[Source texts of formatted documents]
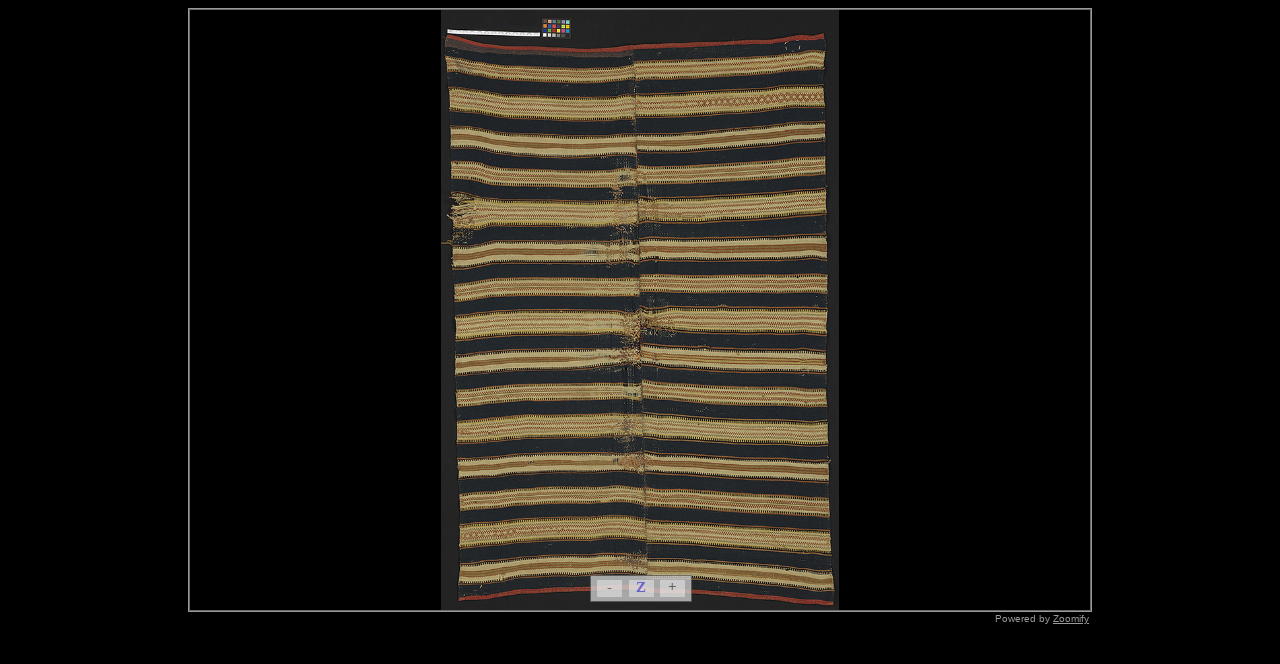

--- FILE ---
content_type: text/html
request_url: https://vaibad.erm.ee/sites/default/files/images/stories/veebivaibad/A509_2502.html
body_size: 373
content:
<HTML>
	<head>
		<meta http-equiv="Content-Type" content="text/html; charset=utf-8" />
		<script type="text/javascript" src="ZoomifyImageViewerFree-min.js"></script>
		<script type="text/javascript"> Z.showImage("myContainer", "A509_2502_img"); </script>
	</head>
<BODY BGCOLOR=#000000>
<DIV ALIGN="CENTER">

<TABLE BGCOLOR=#999999 CELLPADDING=1 CELLSPACING=0 BORDER=0 WIDTH="900" ALIGN="CENTER">
  <TR>
	<TD>
	  <TABLE BGCOLOR=#000000 CELLPADDING=0 CELLSPACING=0 BORDER=0 WIDTH=100%>
		<TR>
		  <TD>
			<div id="myContainer" style="width:900px; height:600px; margin:auto; border:1px; border-style:solid; border-color:#696969; background-color:#000000;" ></div>
			</TD>
		</TR>
	  </TABLE>
	</TD>
  </TR>
</TABLE>

<TABLE BGCOLOR=#000000 CELLPADDING=1 CELLSPACING=0 BORDER=0 WIDTH="900" ALIGN="CENTER">
  <TR>
    <TD align="Right">
      <Font size="1" face="arial" color="#999999">Powered by <a href="http://www.zoomify.com/" target="_blank"><Font color="#999999">Zoomify</Font></a></Font>
    </TD>
</TABLE>

</DIV>
</BODY>
</HTML>


--- FILE ---
content_type: text/xml
request_url: https://vaibad.erm.ee/sites/default/files/images/stories/veebivaibad/A509_2502_img/ImageProperties.xml?t1768610721772n0
body_size: -189
content:
<IMAGE_PROPERTIES WIDTH="4830" HEIGHT="7272" NUMTILES="758" NUMIMAGES="1" VERSION="1.8" TILESIZE="256" />

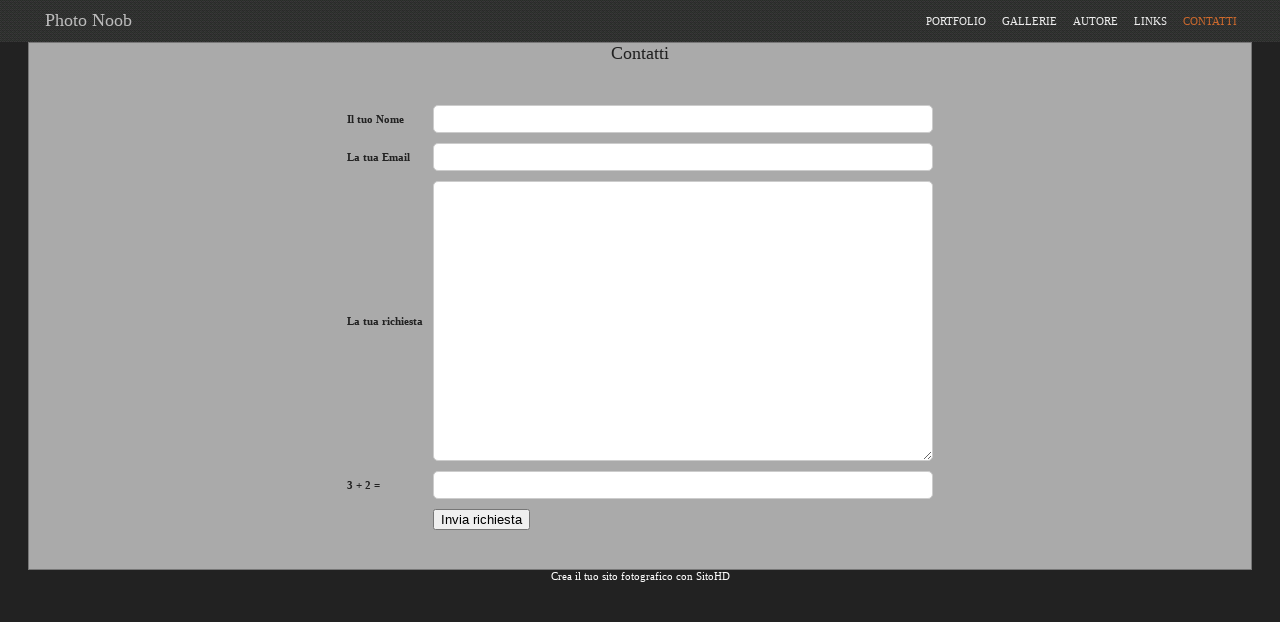

--- FILE ---
content_type: text/html
request_url: http://www.sitohd.com/seoph/contatti/
body_size: 1812
content:
<!DOCTYPE HTML PUBLIC "-//W3C//DTD HTML 4.0 Transitional//EN">
<html><head><title>Contatti - seoph</title><style type="text/css">body{font-family:'trebuchet ms';color:#000;}.nav{font-size:11px;font-weight:normal;color:#eee;text-decoration:none;}.nav:hover{font-size:11px;font-weight:normal;color:#eee;text-decoration:underline;}.nav2{font-size:11px;font-weight:normal;color:#CC692D;text-decoration:none;}.nav2:hover{font-size:11px;font-weight:normal;color:#CC692D;text-decoration:underline;}.testo{font-size:11px;color:#222;text-decoration:none;font-family:'trebuchet ms';}.testo:hover{font-size:11px;color:#222;text-decoration:underline;font-family:'trebuchet ms';}.descrizione{display:block;margin:0 10px 5px 10px;color:#000;text-align:center;font-size:0.75em;font-family:'trebuchet ms';}</style><style type="text/css">html{overflow-y:scroll}.Nav_TitoloSito{font-size:18px;color:#BBBBBB;text-decoration:none;}.NavNew{font-size:11px;font-weight:normal;color:#EEEEEE;text-decoration:none;}.NavNew:hover{font-size:11px;font-weight:normal;color:#EEEEEE;text-decoration:underline;}.navNewSel{font-size:11px;font-weight:normal;color:#CC692D;text-decoration:none;}.navNewSel:hover{font-size:11px;font-weight:normal;color:#CC692D;text-decoration:underline;}.nav_menuGruppoGallerieTesto{font-size:11px;font-weight:normal;color:#eeeeee;text-decoration:none;}.LinkSitoHD{font-size:11px;font-weight:normal;color:#FFFFFF;text-decoration:none;}.LinkSitoHD:hover{font-size:11px;font-weight:normal;color:#FFFFFF;text-decoration:underline;}.titolodellapagina{font-size:18px;color:#222222;text-decoration:none;}.testodellapagina{font-size:11px;color:#222222;text-decoration:none;}.testodellapagina:hover{font-size:11px;color:#222222;text-decoration:underline;}.testodellapaginanoh{font-size:11px;color:#222222;text-decoration:none;}.descrizionefoto{font-size:0.75em;color:#000000;text-decoration:none;text-align:center;display:block;margin:5px 10px 5px 10px;}.inputnormali{border:1px solid #ccc;border-radius:5px;font-size:16px;padding-top:4px;padding-bottom:4px;padding-left:5px;padding-right:5px;width:500px;font-family:arial;}.inputtextarea{border:1px solid #ccc;border-radius:5px;font-size:16px;padding-top:4px;padding-bottom:4px;padding-left:5px;padding-right:5px;width:500px;font-family:arial;}.inputnormalisfondorosso{border:1px solid #ccc;border-radius:5px;font-size:16px;padding-top:4px;padding-bottom:4px;padding-left:5px;padding-right:5px;width:500px;font-family:arial;;background-color:#ffc5c5}.inputtextareasfondorosso{border:1px solid #ccc;border-radius:5px;font-size:16px;padding-top:4px;padding-bottom:4px;padding-left:5px;padding-right:5px;width:500px;font-family:arial;;background-color:#ffc5c5}</style><script type="text/javascript" src="https://i.sitohd.com/2013_v21/jquery-1.8.2.min.js"></script><script type="text/javascript" src="https://i.sitohd.com/2013_v21/jquery.cycle.all.js"></script><script type="text/javascript">function addLoadEvent(func){var oldonload=window.onload;if(typeof window.onload!='function'){window.onload=func;}else{window.onload=function(){if(oldonload){oldonload();}func();}}}</script>
</head><body bgcolor="#222222" marginheight=0 topmargin=0 leftmargin=0 rightmargin=0><a name="i0" id="i0"></a><table cellspacing=0 cellpadding=0 border=0 width="100%"><tr><td valign=bottom align=center  BACKGROUND="https://i.sitohd.com/2013_v21/siti/img/sfondoAlto.gif"><table cellspacing=2 cellpadding=5 border=0 width="1224"><tr><td width="50%" align=left><a href="http://www.sitohd.com/seoph/" class=Nav_TitoloSito>&nbsp;&nbsp;Photo Noob</a></td><td width="50%" align=right><table cellspacing=0 cellpadding=8 border=0><tr><td valign=top><a href="http://www.sitohd.com/seoph/portfolio/" class=NavNew>PORTFOLIO</a></td><td valign=top><a href="http://www.sitohd.com/seoph/gallerie/" class=NavNew>GALLERIE</a></td><td valign=top><a href="http://www.sitohd.com/seoph/autore/" class=NavNew>AUTORE</a></td><td valign=top><a href="http://www.sitohd.com/seoph/links/" class=NavNew>LINKS</a></td><td valign=top><a href="http://www.sitohd.com/seoph/contatti/" class=NavNewSel>CONTATTI</a></td></tr></table></td></tr></table></td></tr></table><table cellspacing=1 cellpadding=0 border=0 width="1224" bgcolor="777777" align=center><tr><td align=center bgcolor=AAAAAA><span class=titolodellapagina>Contatti</span><br><br><br><form action="?confirm=1" method=post><table cellspacing=0 cellpadding=5 border=0><tr><td class=testodellapagina><b>Il tuo Nome</b></td><td><input type=text class=inputnormali  name="nome" value="" size="60" maxlength="64" onKeypress="if (event.keyCode == 60 || event.keyCode == 62 ) event.returnValue = false; "></td></tr><tr><td class=testodellapagina><b>La tua Email</b></td><td><input type=text class=inputnormali  name="email" value="" size="60" maxlength="64" onKeypress="if (event.keyCode == 60 || event.keyCode == 62 ) event.returnValue = false; "></td></tr><tr><td class=testodellapagina><b>La tua richiesta</b></td><td><textarea name=richiesta cols=60 rows=15 class=inputtextarea ></textarea></td></tr><tr><td class=testodellapagina><b>3 + 2 =</td><td><input type=text class=inputnormali  name="valcontrollo" value="" size="5" maxlength="5" onKeypress="if (event.keyCode != 13 && (event.keyCode < 48 || event.keyCode > 57)) event.returnValue = false; "></td></tr><tr> <td></td> <td><input type=submit  value="Invia richiesta" class=inputsubmit ></td></tr></table></form><br></td></tr></table><center><a href="http://www.sitohd.com/it/" class=LinkSitoHD>Crea il tuo sito fotografico con SitoHD</a></center><br></body></html>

• _WHAT IS EXPECTED_: Pictures aside, repeat each entry in full and without change.

• _WRITTEN REPLY_:
--- FILE ---
content_type: text/html
request_url: https://vaibad.erm.ee/sites/default/files/images/stories/veebivaibad/A509_2502.html
body_size: 373
content:
<HTML>
	<head>
		<meta http-equiv="Content-Type" content="text/html; charset=utf-8" />
		<script type="text/javascript" src="ZoomifyImageViewerFree-min.js"></script>
		<script type="text/javascript"> Z.showImage("myContainer", "A509_2502_img"); </script>
	</head>
<BODY BGCOLOR=#000000>
<DIV ALIGN="CENTER">

<TABLE BGCOLOR=#999999 CELLPADDING=1 CELLSPACING=0 BORDER=0 WIDTH="900" ALIGN="CENTER">
  <TR>
	<TD>
	  <TABLE BGCOLOR=#000000 CELLPADDING=0 CELLSPACING=0 BORDER=0 WIDTH=100%>
		<TR>
		  <TD>
			<div id="myContainer" style="width:900px; height:600px; margin:auto; border:1px; border-style:solid; border-color:#696969; background-color:#000000;" ></div>
			</TD>
		</TR>
	  </TABLE>
	</TD>
  </TR>
</TABLE>

<TABLE BGCOLOR=#000000 CELLPADDING=1 CELLSPACING=0 BORDER=0 WIDTH="900" ALIGN="CENTER">
  <TR>
    <TD align="Right">
      <Font size="1" face="arial" color="#999999">Powered by <a href="http://www.zoomify.com/" target="_blank"><Font color="#999999">Zoomify</Font></a></Font>
    </TD>
</TABLE>

</DIV>
</BODY>
</HTML>


--- FILE ---
content_type: text/xml
request_url: https://vaibad.erm.ee/sites/default/files/images/stories/veebivaibad/A509_2502_img/ImageProperties.xml?t1768610721772n0
body_size: -189
content:
<IMAGE_PROPERTIES WIDTH="4830" HEIGHT="7272" NUMTILES="758" NUMIMAGES="1" VERSION="1.8" TILESIZE="256" />


--- FILE ---
content_type: text/html
request_url: http://www.sitohd.com/seoph/contatti/
body_size: 1812
content:
<!DOCTYPE HTML PUBLIC "-//W3C//DTD HTML 4.0 Transitional//EN">
<html><head><title>Contatti - seoph</title><style type="text/css">body{font-family:'trebuchet ms';color:#000;}.nav{font-size:11px;font-weight:normal;color:#eee;text-decoration:none;}.nav:hover{font-size:11px;font-weight:normal;color:#eee;text-decoration:underline;}.nav2{font-size:11px;font-weight:normal;color:#CC692D;text-decoration:none;}.nav2:hover{font-size:11px;font-weight:normal;color:#CC692D;text-decoration:underline;}.testo{font-size:11px;color:#222;text-decoration:none;font-family:'trebuchet ms';}.testo:hover{font-size:11px;color:#222;text-decoration:underline;font-family:'trebuchet ms';}.descrizione{display:block;margin:0 10px 5px 10px;color:#000;text-align:center;font-size:0.75em;font-family:'trebuchet ms';}</style><style type="text/css">html{overflow-y:scroll}.Nav_TitoloSito{font-size:18px;color:#BBBBBB;text-decoration:none;}.NavNew{font-size:11px;font-weight:normal;color:#EEEEEE;text-decoration:none;}.NavNew:hover{font-size:11px;font-weight:normal;color:#EEEEEE;text-decoration:underline;}.navNewSel{font-size:11px;font-weight:normal;color:#CC692D;text-decoration:none;}.navNewSel:hover{font-size:11px;font-weight:normal;color:#CC692D;text-decoration:underline;}.nav_menuGruppoGallerieTesto{font-size:11px;font-weight:normal;color:#eeeeee;text-decoration:none;}.LinkSitoHD{font-size:11px;font-weight:normal;color:#FFFFFF;text-decoration:none;}.LinkSitoHD:hover{font-size:11px;font-weight:normal;color:#FFFFFF;text-decoration:underline;}.titolodellapagina{font-size:18px;color:#222222;text-decoration:none;}.testodellapagina{font-size:11px;color:#222222;text-decoration:none;}.testodellapagina:hover{font-size:11px;color:#222222;text-decoration:underline;}.testodellapaginanoh{font-size:11px;color:#222222;text-decoration:none;}.descrizionefoto{font-size:0.75em;color:#000000;text-decoration:none;text-align:center;display:block;margin:5px 10px 5px 10px;}.inputnormali{border:1px solid #ccc;border-radius:5px;font-size:16px;padding-top:4px;padding-bottom:4px;padding-left:5px;padding-right:5px;width:500px;font-family:arial;}.inputtextarea{border:1px solid #ccc;border-radius:5px;font-size:16px;padding-top:4px;padding-bottom:4px;padding-left:5px;padding-right:5px;width:500px;font-family:arial;}.inputnormalisfondorosso{border:1px solid #ccc;border-radius:5px;font-size:16px;padding-top:4px;padding-bottom:4px;padding-left:5px;padding-right:5px;width:500px;font-family:arial;;background-color:#ffc5c5}.inputtextareasfondorosso{border:1px solid #ccc;border-radius:5px;font-size:16px;padding-top:4px;padding-bottom:4px;padding-left:5px;padding-right:5px;width:500px;font-family:arial;;background-color:#ffc5c5}</style><script type="text/javascript" src="https://i.sitohd.com/2013_v21/jquery-1.8.2.min.js"></script><script type="text/javascript" src="https://i.sitohd.com/2013_v21/jquery.cycle.all.js"></script><script type="text/javascript">function addLoadEvent(func){var oldonload=window.onload;if(typeof window.onload!='function'){window.onload=func;}else{window.onload=function(){if(oldonload){oldonload();}func();}}}</script>
</head><body bgcolor="#222222" marginheight=0 topmargin=0 leftmargin=0 rightmargin=0><a name="i0" id="i0"></a><table cellspacing=0 cellpadding=0 border=0 width="100%"><tr><td valign=bottom align=center  BACKGROUND="https://i.sitohd.com/2013_v21/siti/img/sfondoAlto.gif"><table cellspacing=2 cellpadding=5 border=0 width="1224"><tr><td width="50%" align=left><a href="http://www.sitohd.com/seoph/" class=Nav_TitoloSito>&nbsp;&nbsp;Photo Noob</a></td><td width="50%" align=right><table cellspacing=0 cellpadding=8 border=0><tr><td valign=top><a href="http://www.sitohd.com/seoph/portfolio/" class=NavNew>PORTFOLIO</a></td><td valign=top><a href="http://www.sitohd.com/seoph/gallerie/" class=NavNew>GALLERIE</a></td><td valign=top><a href="http://www.sitohd.com/seoph/autore/" class=NavNew>AUTORE</a></td><td valign=top><a href="http://www.sitohd.com/seoph/links/" class=NavNew>LINKS</a></td><td valign=top><a href="http://www.sitohd.com/seoph/contatti/" class=NavNewSel>CONTATTI</a></td></tr></table></td></tr></table></td></tr></table><table cellspacing=1 cellpadding=0 border=0 width="1224" bgcolor="777777" align=center><tr><td align=center bgcolor=AAAAAA><span class=titolodellapagina>Contatti</span><br><br><br><form action="?confirm=1" method=post><table cellspacing=0 cellpadding=5 border=0><tr><td class=testodellapagina><b>Il tuo Nome</b></td><td><input type=text class=inputnormali  name="nome" value="" size="60" maxlength="64" onKeypress="if (event.keyCode == 60 || event.keyCode == 62 ) event.returnValue = false; "></td></tr><tr><td class=testodellapagina><b>La tua Email</b></td><td><input type=text class=inputnormali  name="email" value="" size="60" maxlength="64" onKeypress="if (event.keyCode == 60 || event.keyCode == 62 ) event.returnValue = false; "></td></tr><tr><td class=testodellapagina><b>La tua richiesta</b></td><td><textarea name=richiesta cols=60 rows=15 class=inputtextarea ></textarea></td></tr><tr><td class=testodellapagina><b>3 + 2 =</td><td><input type=text class=inputnormali  name="valcontrollo" value="" size="5" maxlength="5" onKeypress="if (event.keyCode != 13 && (event.keyCode < 48 || event.keyCode > 57)) event.returnValue = false; "></td></tr><tr> <td></td> <td><input type=submit  value="Invia richiesta" class=inputsubmit ></td></tr></table></form><br></td></tr></table><center><a href="http://www.sitohd.com/it/" class=LinkSitoHD>Crea il tuo sito fotografico con SitoHD</a></center><br></body></html>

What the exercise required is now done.